One of the clear highlights over what’s been a pretty weird year-and-a-half-plus-a-bit for everybody was a visit down the road to Brook’s, where a new team had taken over a restaurant that, despite its longevity, I’d oddly never got around to visiting. (Well, not that odd really, as I allude to in my review here.)
Go, and be sure to have the crispy potato terrine. Go, and have only the crispy potato terrine if needs be.
Following that flawless tea in the fuggy time between lockdowns, a return trip was naturally bunged on the to-do-list. Pure coincidence, however, that this brunch jaunt came on the same morning as Jay Rayner’s starry-eyed review was published in the Observer.
By 10.30am the place is full to busting. By 11.30am so am I.
We start with a couple of homemade crumpets. The dough mix, stodgy in the best way, has already enriched but having promenaded along the canal prior to our reservation and nodded knowingly at late-Autumn’s beauty I feel the subsequent slathering of whipped butter is deserved. Four quid for two, and the only serious rivals to Warburtons on the market.

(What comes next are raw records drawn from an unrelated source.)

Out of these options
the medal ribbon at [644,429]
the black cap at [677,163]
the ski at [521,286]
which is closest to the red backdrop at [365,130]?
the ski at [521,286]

In a spin on shakshuka, a cast iron skillet fresh from a piping hot oven brings with it a brace of baked eggs immersed in an excellent tomato sauce. The tomatoes are fresh, and laced with those sweet tommies of the sun-dried variety that bring zest and a nudge of cumin that brings zip. The lot is spiked with a thwack of black olives. There are of course Bloody Marys available for the tender-headed, but this will equally do the trick. (£8.50)

Fingers of homemade salmon pastrami have us looking up recipes to see if we can knock something similar up at home which, of course, we’ll never do. It’s a neat alternative to smoked salmon. Fleshier, more substantial, with a dark treacle-like sweetness. Ribbons of lightly pickled cucumber add refreshing bite. A couple of poached eggs tick the pert and poppable box. (£9.50)

The place is bustling but service is, as it was on our maiden visit, easy-going and on-the-case. In the hours since the Rayner review bookings by email, we’re told, are into the hundreds.